Introduction to Tokenization in LLMs
Tokenization is a critical preprocessing step for LLMs, particularly in multilingual models that address diverse language sets such as the Indian subcontinent. LLMs like OpenAI’s GPT-4o and Google’s SUTRA require tokenizers that efficiently process complex scripts to optimize model performance. This paper evaluates tokenizers using NSL, focusing on subword fertility methods to assess tokenizer efficiency across 22 languages.
Figure 1: Evaluation pipeline: (1) We collect example texts for all 22 languages. (2) We send the example texts to the LLMs' tokenizer. (3) Evaluate the tokenized outputs. (4) We construct leaderboards using our evaluation.
Methodology
Data Collection
Sample texts were compiled for each language in their primary scripts to ensure authentic tokenization performance.

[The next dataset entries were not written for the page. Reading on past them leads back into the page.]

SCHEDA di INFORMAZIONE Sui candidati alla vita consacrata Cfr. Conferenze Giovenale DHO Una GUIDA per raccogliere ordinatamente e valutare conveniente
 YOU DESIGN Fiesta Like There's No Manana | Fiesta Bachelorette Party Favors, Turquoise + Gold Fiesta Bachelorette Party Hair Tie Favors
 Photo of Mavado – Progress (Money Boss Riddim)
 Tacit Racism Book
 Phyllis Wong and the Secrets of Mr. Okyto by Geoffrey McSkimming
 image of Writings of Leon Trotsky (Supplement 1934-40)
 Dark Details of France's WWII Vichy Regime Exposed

Figure 2 shows the Assamese text example used in this evaluation, reflecting linguistic diversity across the languages analyzed.
Figure 2: Assamese text used for evaluating tokenizer performance.
Tokenizer Models
Twelve models, both proprietary and open-weight, were selected for evaluation, including OpenAI’s GPT-4o, GPT-4, Microsoft’s Phi-3.5-MoE-instruct, Meta’s Llama 3.1, and several Indic-specific models. Each tokenizer's performance was scrutinized to identify strengths in handling various Indian languages, highlighted in Table 1.

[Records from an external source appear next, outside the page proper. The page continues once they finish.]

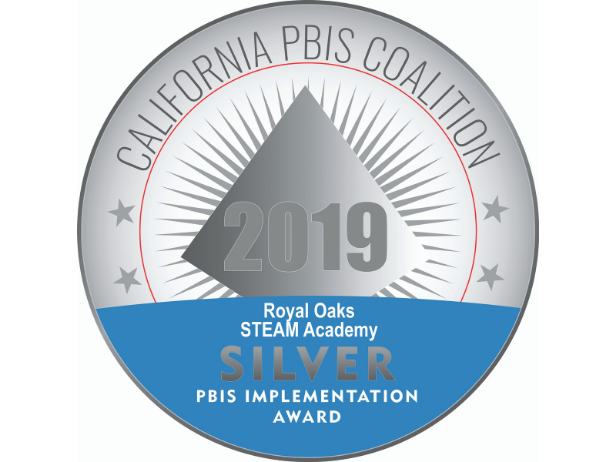 Royal Oaks Awarded the Silver Medal for PBIS Implementation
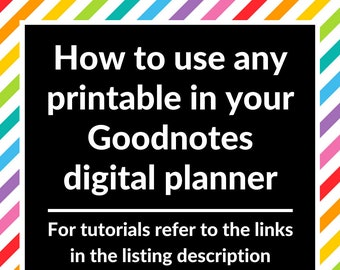 How to use any printable in your Goodnotes digital planner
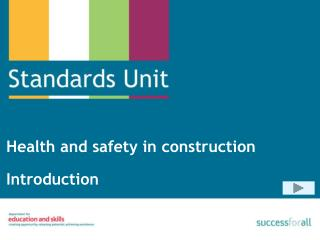 Health and safety in construction Introduction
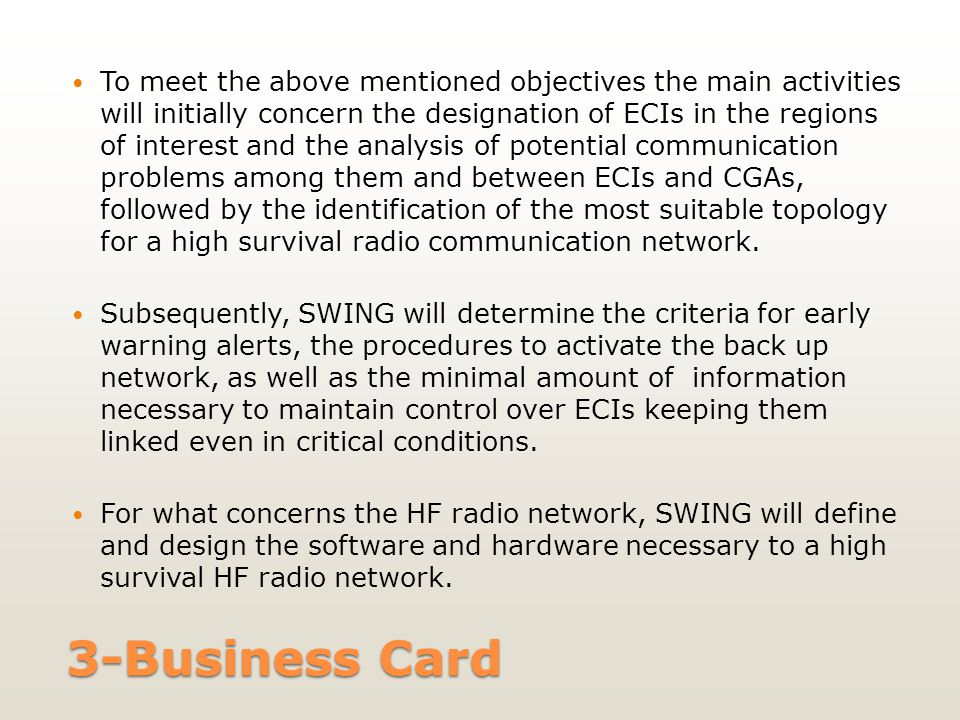 3-Business Card To meet the above mentioned objectives the main activities will initially concern the designation of ECIs in the regions of interest and the analysis of potential communication problems among them and between ECIs and CGAs, followed by the identification of the most suitable topology for a high survival radio communication network.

Metric: Normalized Sequence Length (NSL)
The study employs NSL to compare the tokenization efficiency across different models. Lower NSL values indicate better tokenization, signifying that fewer tokens are needed to represent the same text, which equates to more efficient model processing.
Results and Analysis
Results presented in Table 1 show the average NSL scores for each tokenizer across all languages. SUTRA excelled in 14 of the languages, indicating its superior handling of Indic languages.
Figure 3: Number of Best Performances Achieved by Each Tokenizer Across 22 Languages.

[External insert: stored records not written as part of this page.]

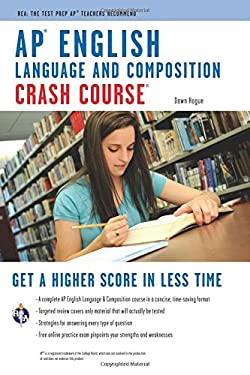 AP English Language & Composition Crash Course 9780738607832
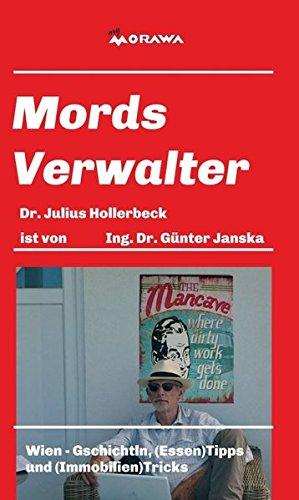 Mords Verwalter: Wien - Gschichtln, (Essen)Tipps und (Immobilien)Tricks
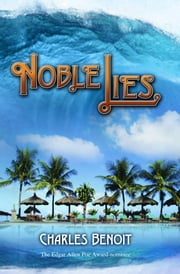 Noble Lies ebook by Benoit, Charles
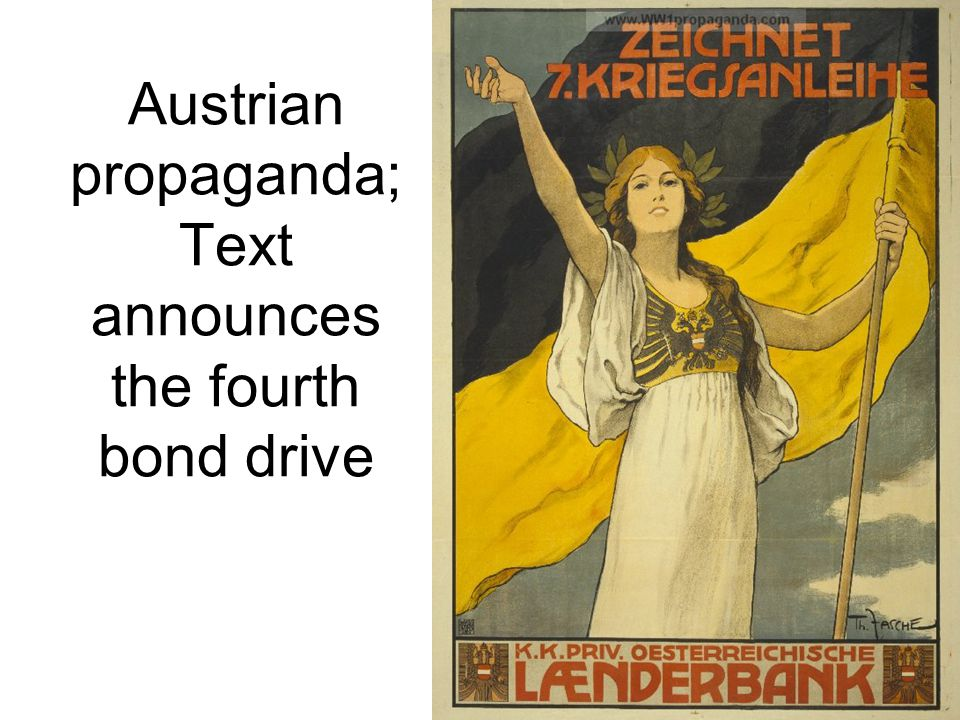 Austrian propaganda; Text announces the fourth bond drive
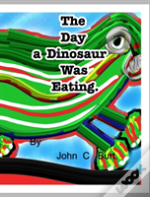The Day A Dinosaur Was Eating.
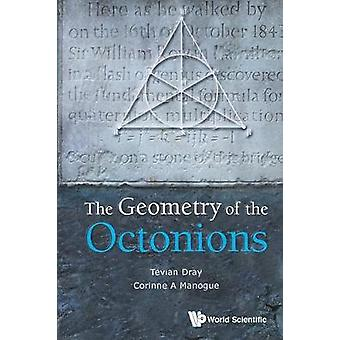 Geometry Of The Octonions - The by Tevian Dray - 9789811218187 Book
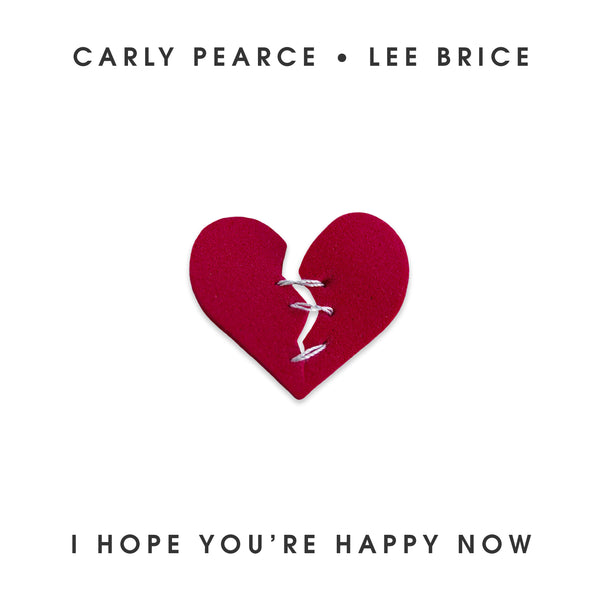 Carly Pearce, Lee Brice - I Hope You're Happy Now - Digital Download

Individual Language Analysis
Token distribution in specific languages such as Assamese (Figure 4) displays lower token requirements for SUTRA, indicating enhanced efficiency. Each language's token count is visually represented in the appendices to highlight comparative performance.
Figure 4: Number of tokens required for a single example text in Assamese. Lower values are better.
Discussion
Multilingual Model Strengths and Weaknesses
Despite various models being developed as multilingual, only SUTRA and GPT-4o consistently achieved efficient tokenization across languages. Conversely, other models such as Microsoft's Phi and Indic Gemma showed limited performance with specific languages, indicating room for improvement in dialectical and script processing.
The Importance of Efficient Tokenization
Efficient tokenization reduces computational costs and accelerates processing time, contributing significantly to improving LLM efficiency and resource allocation. An effective tokenizer supports better language representation, especially crucial in linguistically diverse regions like India.
Conclusion
This paper underscores the critical role of tokenization in enhancing LLM performance in multidiverse linguistic environments. Future research should focus on advancing tokenizer designs to address the complexities of Indian scripts and dialects, ensuring comprehensive coverage and efficient processing across all languages.